» Document text:
- - - - - - -
On a Tuesday evening in November, Netflix co-Chief Executive Ted Sarandos spoke to a “Master Class” of around 100 students at Chapman University.
Sarandos, who is the chief content officer of a company that last year planned to spend $17 billion on creating entertainment, was the latest visitor at the Dodge College of Film and Media Arts, joining notable Hollywood stars like Jeffrey Katzenberg, Halle Berry and Guillermo del Toro.
“The one thing that’s really cool about this school, unlike others, is that kids hit the ground with a camera in their hands,” Sarandos told the Business Journal after the event.
“They’re creating right out of the gate. I find the curriculum here to be more practical about the creation of television and movies.”
Networking is one part of the three-pronged strategy of Stephen Galloway, who became the school’s second dean in 2020, following the retirement of legendary founding dean, Robert Bassett.
“We need a much greater degree of Hollywood osmosis,” Galloway said. “We are on the doorsteps of Hollywood. We need to be much more connected to the living, breathing industry.”
- - - - - - -
[Records taken from a dataset]
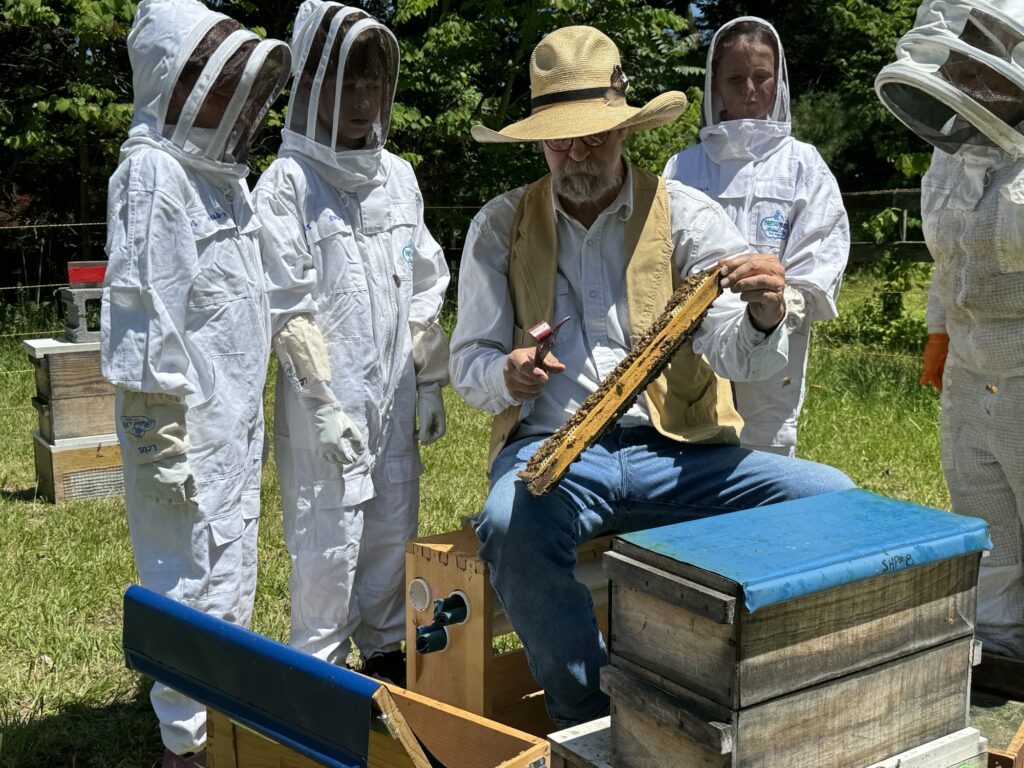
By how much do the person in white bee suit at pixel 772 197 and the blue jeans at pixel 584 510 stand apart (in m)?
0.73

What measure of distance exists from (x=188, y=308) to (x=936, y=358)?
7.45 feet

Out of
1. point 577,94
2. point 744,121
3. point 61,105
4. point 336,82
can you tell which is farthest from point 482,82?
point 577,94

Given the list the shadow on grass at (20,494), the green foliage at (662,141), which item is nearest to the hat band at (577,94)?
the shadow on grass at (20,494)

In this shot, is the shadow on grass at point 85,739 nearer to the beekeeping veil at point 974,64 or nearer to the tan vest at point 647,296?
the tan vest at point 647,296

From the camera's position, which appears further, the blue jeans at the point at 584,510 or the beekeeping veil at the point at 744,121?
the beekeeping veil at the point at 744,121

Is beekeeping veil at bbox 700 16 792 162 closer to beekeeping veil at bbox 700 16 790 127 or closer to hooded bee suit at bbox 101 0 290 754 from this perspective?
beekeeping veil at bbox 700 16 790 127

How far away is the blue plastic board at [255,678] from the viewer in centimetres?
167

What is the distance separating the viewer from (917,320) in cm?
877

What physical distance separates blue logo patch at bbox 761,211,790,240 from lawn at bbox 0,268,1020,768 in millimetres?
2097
- - - - - - -
» Exercise aim: From the article on Ted Sarandos's visit to Chapman University, extract the passage starting with "On a Tuesday" and going on through "after the event.". The rows are separate material and have no connection to the article.

» Written solution:
On a Tuesday evening in November, Netflix co-Chief Executive Ted Sarandos spoke to a “Master Class” of around 100 students at Chapman University.
Sarandos, who is the chief content officer of a company that last year planned to spend $17 billion on creating entertainment, was the latest visitor at the Dodge College of Film and Media Arts, joining notable Hollywood stars like Jeffrey Katzenberg, Halle Berry and Guillermo del Toro.
“The one thing that’s really cool about this school, unlike others, is that kids hit the ground with a camera in their hands,” Sarandos told the Business Journal after the event.